One other thing . . . once you've read a soundfile to a buffer is there a call to get it's size a la blahblah.size in SC2 . . . maybe the same but not
sure how to write it.

on the synth side you can use some of the sample info ugens.
on the language side you can open it with SoundFile and read the headers.



oh yeah, while I'm here : everytime I call the SynthDef from the routine I'm giving it a new node. This seems a bit crazy in that after a while I've got
through 1000's.

they're just numbers. the synth's themselves are dead.
you should use the Server's synth node allocator.
do not roll your own.

 Thought that the envelope DoneAction in the SynthDef might
sort it out set at 3 but it messes with the iteration.

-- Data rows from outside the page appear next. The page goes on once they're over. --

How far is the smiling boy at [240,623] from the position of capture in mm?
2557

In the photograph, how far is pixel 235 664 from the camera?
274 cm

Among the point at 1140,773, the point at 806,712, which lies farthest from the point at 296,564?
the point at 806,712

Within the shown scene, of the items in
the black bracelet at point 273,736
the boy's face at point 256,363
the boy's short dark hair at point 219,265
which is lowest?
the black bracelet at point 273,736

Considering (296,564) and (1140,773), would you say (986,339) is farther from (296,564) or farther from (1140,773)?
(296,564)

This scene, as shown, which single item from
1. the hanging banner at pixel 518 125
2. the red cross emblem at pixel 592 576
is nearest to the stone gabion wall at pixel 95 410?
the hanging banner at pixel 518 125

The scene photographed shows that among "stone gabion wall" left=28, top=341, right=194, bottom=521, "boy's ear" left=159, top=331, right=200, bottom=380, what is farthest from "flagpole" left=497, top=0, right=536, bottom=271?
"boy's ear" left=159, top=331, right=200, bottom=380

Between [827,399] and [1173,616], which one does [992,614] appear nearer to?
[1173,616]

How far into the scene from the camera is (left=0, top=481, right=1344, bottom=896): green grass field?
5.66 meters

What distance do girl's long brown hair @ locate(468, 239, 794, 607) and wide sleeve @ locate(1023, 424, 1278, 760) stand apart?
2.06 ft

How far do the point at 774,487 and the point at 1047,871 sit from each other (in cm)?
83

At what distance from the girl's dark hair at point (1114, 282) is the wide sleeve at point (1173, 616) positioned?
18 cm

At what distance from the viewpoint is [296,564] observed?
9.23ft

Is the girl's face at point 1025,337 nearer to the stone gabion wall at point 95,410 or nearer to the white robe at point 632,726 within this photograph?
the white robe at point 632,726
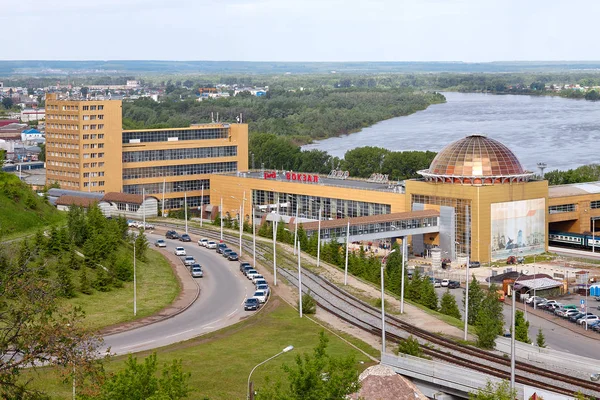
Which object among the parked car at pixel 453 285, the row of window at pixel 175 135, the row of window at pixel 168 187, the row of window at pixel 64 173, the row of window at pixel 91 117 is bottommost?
the parked car at pixel 453 285

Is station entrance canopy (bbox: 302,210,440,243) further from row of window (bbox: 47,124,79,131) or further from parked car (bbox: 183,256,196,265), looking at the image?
row of window (bbox: 47,124,79,131)

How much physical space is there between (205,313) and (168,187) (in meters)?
51.4

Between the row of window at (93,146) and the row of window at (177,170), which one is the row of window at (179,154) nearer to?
the row of window at (177,170)

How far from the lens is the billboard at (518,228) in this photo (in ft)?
250

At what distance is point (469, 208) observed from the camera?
7500cm

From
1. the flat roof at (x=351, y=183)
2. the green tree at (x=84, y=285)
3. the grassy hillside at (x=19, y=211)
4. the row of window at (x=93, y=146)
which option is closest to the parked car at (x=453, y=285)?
the flat roof at (x=351, y=183)

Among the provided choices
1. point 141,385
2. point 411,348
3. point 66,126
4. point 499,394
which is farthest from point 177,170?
point 141,385

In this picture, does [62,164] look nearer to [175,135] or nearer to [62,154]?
[62,154]

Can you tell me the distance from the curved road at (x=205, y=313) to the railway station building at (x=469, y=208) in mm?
13983

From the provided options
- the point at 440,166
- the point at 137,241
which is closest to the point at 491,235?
the point at 440,166

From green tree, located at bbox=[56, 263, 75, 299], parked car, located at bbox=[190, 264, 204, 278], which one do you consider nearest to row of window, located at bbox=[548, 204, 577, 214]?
parked car, located at bbox=[190, 264, 204, 278]

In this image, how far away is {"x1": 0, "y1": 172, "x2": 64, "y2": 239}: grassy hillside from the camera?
5566 centimetres

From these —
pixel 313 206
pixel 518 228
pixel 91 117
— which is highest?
pixel 91 117

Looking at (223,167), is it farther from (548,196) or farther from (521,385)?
(521,385)
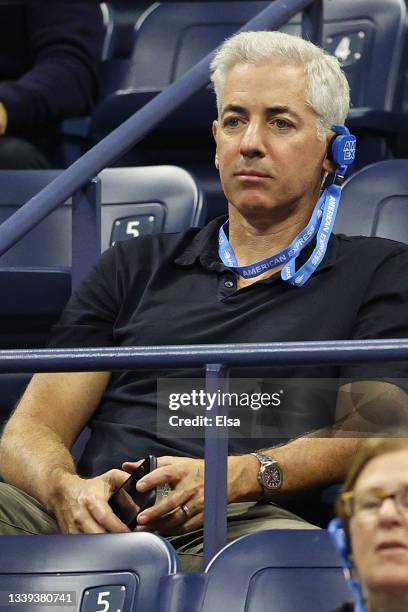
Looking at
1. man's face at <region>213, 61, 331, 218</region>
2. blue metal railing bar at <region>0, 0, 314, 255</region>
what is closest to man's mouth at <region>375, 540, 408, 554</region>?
man's face at <region>213, 61, 331, 218</region>

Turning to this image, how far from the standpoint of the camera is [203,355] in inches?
68.5

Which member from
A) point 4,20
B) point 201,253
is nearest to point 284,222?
point 201,253

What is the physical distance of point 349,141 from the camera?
2.25 metres

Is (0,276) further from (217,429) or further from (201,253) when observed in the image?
(217,429)

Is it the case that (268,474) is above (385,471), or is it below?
below

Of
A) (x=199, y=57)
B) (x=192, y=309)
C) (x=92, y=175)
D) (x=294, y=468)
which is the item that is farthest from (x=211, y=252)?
(x=199, y=57)

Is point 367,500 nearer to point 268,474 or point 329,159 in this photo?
point 268,474

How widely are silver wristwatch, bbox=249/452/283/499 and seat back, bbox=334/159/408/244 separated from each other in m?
0.73

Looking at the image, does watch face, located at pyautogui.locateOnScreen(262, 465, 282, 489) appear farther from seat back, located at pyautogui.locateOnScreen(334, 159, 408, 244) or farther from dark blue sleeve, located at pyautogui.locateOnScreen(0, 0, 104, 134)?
dark blue sleeve, located at pyautogui.locateOnScreen(0, 0, 104, 134)

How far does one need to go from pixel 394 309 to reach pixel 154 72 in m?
1.85

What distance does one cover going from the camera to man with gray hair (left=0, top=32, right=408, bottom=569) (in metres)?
1.89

Surely there must be
a way to kill a node and reallocate it.

think of all the little synths you've created in sc2 over your life. all of them.... dead. and nameless. if we had given them all names, maybe you would care about
all of them more ?
a granulation in sc2 creates oodles of them, and has to compile the ugen graph each time.

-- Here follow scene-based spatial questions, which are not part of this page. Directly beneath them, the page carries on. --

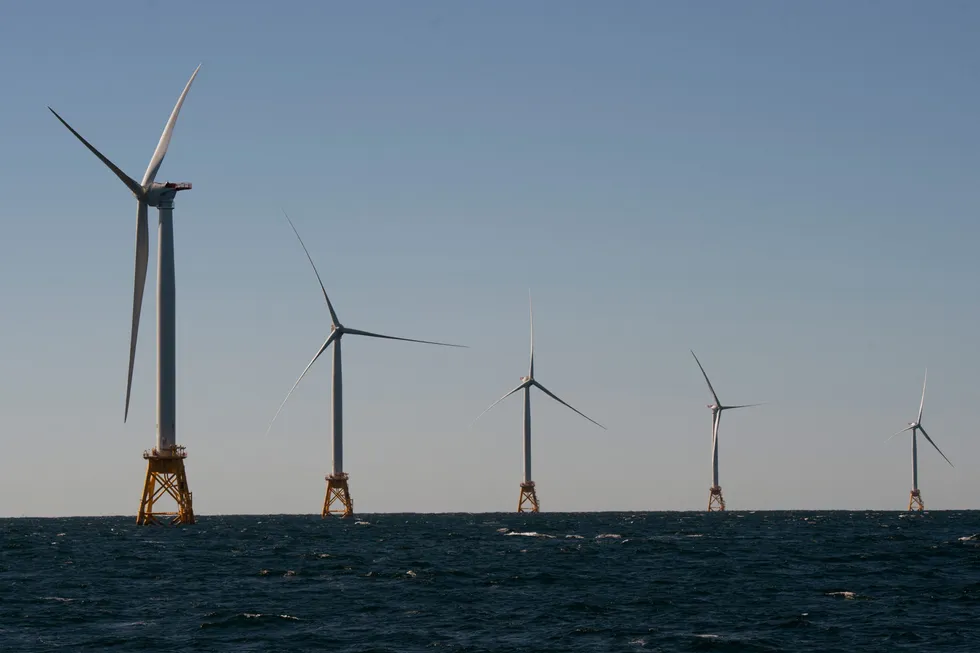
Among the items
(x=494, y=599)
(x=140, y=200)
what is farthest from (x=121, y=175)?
(x=494, y=599)

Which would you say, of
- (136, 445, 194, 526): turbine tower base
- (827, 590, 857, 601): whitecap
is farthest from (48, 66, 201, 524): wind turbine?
(827, 590, 857, 601): whitecap

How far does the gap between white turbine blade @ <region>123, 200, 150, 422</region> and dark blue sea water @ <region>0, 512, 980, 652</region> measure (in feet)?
59.3

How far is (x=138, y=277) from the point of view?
107 m

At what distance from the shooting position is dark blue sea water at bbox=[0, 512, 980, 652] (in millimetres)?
42875

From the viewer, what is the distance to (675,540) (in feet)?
363

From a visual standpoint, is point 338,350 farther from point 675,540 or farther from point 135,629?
point 135,629

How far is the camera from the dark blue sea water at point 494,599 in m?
42.9

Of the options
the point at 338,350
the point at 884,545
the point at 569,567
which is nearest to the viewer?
the point at 569,567

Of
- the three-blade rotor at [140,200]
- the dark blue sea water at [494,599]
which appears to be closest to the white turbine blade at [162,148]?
the three-blade rotor at [140,200]

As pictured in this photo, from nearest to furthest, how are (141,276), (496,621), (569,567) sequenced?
(496,621) → (569,567) → (141,276)

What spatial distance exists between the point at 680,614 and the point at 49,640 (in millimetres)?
24579

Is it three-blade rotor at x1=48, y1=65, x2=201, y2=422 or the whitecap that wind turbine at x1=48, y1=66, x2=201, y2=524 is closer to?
three-blade rotor at x1=48, y1=65, x2=201, y2=422

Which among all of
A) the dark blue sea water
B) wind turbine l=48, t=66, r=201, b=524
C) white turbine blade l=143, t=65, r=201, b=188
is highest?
white turbine blade l=143, t=65, r=201, b=188

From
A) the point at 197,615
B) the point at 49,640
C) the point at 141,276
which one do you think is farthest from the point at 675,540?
the point at 49,640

Maybe I should send the simple code :

s.boot;

(
SynthDef("samplePlayerEnv",{
arg bus = 0, buffer = 0, pitch = 1,out = 0, start = 0, loop = 1,length =
1,trigger = 1;
var e,eg,soundout;
e = Env.new([0,1,1,0],[0.05,0.9,0.05],'sin');
soundout = PlayBuf.ar(2, buffer, pitch, trigger, start, loop);
eg = EnvGen.ar(e, timeScale: length,doneAction: 2);
Out.ar(out,soundout * eg)
}).writeDefFile;
s.sendMsg("/d_load", "synthdefs/samplePlayerEnv.scsyndef");
)

s.sendMsg("/b_alloc",0,100,2);

s.sendMsg("/b_allocRead",0,"Sounds/ca loop 4.aiff");

you should use the Buffer object

also you are allocating the buffer twice.

	b = Buffer.read(s,"Sounds/ca loop 4.aiff");

much easier.
	then b.bufnum gives the bufnum



(

var r;


r = Routine({
    inf.do({ arg i;

        {
        //basic iteration, length controls "grain duration"
        s.sendMsg("/s_new", "samplePlayerEnv", 1001 + i  ,1,
0,'length',1,'start', 10000 * i,'trigger', Impulse.ar(1));

you should use the Synth object (check the swiki, its not in the CVS yet).

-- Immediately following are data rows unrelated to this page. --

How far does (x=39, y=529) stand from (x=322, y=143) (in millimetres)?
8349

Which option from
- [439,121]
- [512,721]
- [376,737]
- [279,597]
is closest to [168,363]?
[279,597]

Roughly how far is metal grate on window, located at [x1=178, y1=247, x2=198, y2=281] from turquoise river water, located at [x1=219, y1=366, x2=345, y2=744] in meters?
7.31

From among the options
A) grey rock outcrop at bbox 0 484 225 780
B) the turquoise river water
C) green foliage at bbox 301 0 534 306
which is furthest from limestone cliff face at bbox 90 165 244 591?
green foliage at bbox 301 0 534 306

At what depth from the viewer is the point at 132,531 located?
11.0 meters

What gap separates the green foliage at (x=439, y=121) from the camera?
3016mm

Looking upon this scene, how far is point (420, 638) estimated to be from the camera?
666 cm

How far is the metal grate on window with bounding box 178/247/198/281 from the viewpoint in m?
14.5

Synth.new("samplePlayerEnv",[ 'length',1.0,'start',10000 * i,'trigger', .ummm.. ])

you can't send an Impulse.ar like that !

Synth does not yet use the Server's synthID allocators, but it will.


        }.defer;
//wait controls "grain rate"
        0.5.wait;
    });

});
SystemClock.play(r);
)

SystemClock.clear;

s.quit


you should try to do this all in the same Synth.

use the PlayBuf trigger, and see if you can set up a sample and hold on the pitch.
so at each trigger from the Impulse.ar
(which is either inside of the SynthDef or patched into the synth from another synth
	using the busses).
the pitch gets locked, the Playbuf gets trigged.

then you are doing it all inside of one synth, and no routine at all.